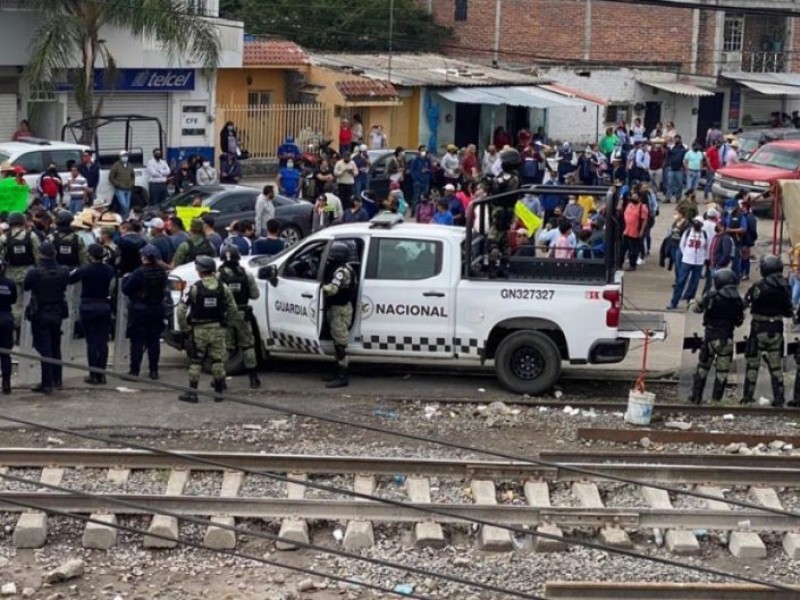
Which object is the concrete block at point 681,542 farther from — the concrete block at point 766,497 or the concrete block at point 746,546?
the concrete block at point 766,497

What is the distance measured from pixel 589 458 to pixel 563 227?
713cm

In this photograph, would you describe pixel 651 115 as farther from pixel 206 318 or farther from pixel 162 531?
pixel 162 531

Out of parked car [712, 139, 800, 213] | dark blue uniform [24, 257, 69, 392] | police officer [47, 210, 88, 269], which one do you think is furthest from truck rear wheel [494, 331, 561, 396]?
parked car [712, 139, 800, 213]

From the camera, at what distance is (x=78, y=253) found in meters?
18.3

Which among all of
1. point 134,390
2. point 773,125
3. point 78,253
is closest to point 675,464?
point 134,390

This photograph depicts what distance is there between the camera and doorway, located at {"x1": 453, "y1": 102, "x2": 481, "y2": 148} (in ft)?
144

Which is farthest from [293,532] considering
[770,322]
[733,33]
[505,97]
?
[733,33]

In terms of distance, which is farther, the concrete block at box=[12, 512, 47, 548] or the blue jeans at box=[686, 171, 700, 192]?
the blue jeans at box=[686, 171, 700, 192]

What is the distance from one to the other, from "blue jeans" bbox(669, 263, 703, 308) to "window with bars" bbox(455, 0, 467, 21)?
2884 cm

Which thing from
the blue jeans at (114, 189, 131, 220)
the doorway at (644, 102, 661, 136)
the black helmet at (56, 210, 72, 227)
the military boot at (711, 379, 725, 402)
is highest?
the doorway at (644, 102, 661, 136)

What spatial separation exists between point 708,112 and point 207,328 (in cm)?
3723

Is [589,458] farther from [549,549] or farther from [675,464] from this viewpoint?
[549,549]

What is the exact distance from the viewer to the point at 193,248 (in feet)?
62.3

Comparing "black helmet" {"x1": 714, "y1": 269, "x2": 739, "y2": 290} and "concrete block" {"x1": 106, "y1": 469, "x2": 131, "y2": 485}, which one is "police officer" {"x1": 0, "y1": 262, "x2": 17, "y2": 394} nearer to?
"concrete block" {"x1": 106, "y1": 469, "x2": 131, "y2": 485}
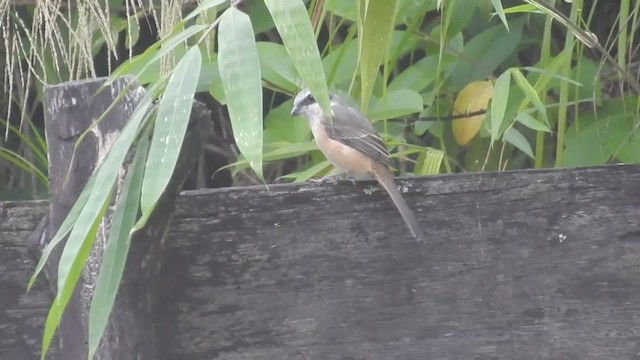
---*---
▸ WHAT IS BEING ASKED:
Copy out all of the records above word for word, omitting the pictures.

▸ SOLUTION FOR THIS TASK:
Which object is the concrete block at point 681,542 farther from — the concrete block at point 766,497 or the concrete block at point 746,546?
the concrete block at point 766,497

What is the distance measured from pixel 589 458 to pixel 563 227?
713cm

In this photograph, would you describe pixel 651 115 as farther from pixel 206 318 or farther from pixel 162 531?
pixel 162 531

Out of parked car [712, 139, 800, 213] | dark blue uniform [24, 257, 69, 392] | police officer [47, 210, 88, 269], which one do you think is furthest from truck rear wheel [494, 331, 561, 396]?
parked car [712, 139, 800, 213]

From the camera, at what distance is (x=78, y=253) found in meters?
18.3

Which among all of
1. point 134,390
2. point 773,125
3. point 78,253
is closest to point 675,464?
point 134,390

This photograph depicts what distance is there between the camera and doorway, located at {"x1": 453, "y1": 102, "x2": 481, "y2": 148} (in ft)?
144

Which is farthest from [293,532] considering
[770,322]
[733,33]
[505,97]
?
[733,33]

In terms of distance, which is farther, the concrete block at box=[12, 512, 47, 548] or the blue jeans at box=[686, 171, 700, 192]?
the blue jeans at box=[686, 171, 700, 192]

What is the distance from one to the other, from "blue jeans" bbox(669, 263, 703, 308) to "window with bars" bbox(455, 0, 467, 21)?
2884 cm

Which thing from
the blue jeans at (114, 189, 131, 220)
the doorway at (644, 102, 661, 136)
the black helmet at (56, 210, 72, 227)
the military boot at (711, 379, 725, 402)
is highest?
the doorway at (644, 102, 661, 136)

What spatial separation exists between point 708,112 and point 207,328 (in cm)?
3723

Is [589,458] farther from [549,549] or farther from [675,464] from this viewpoint?
[549,549]

What is the exact distance from the viewer to the point at 193,248 (in feet)?
62.3

Comparing "black helmet" {"x1": 714, "y1": 269, "x2": 739, "y2": 290} and "concrete block" {"x1": 106, "y1": 469, "x2": 131, "y2": 485}, which one is "police officer" {"x1": 0, "y1": 262, "x2": 17, "y2": 394} nearer to?
"concrete block" {"x1": 106, "y1": 469, "x2": 131, "y2": 485}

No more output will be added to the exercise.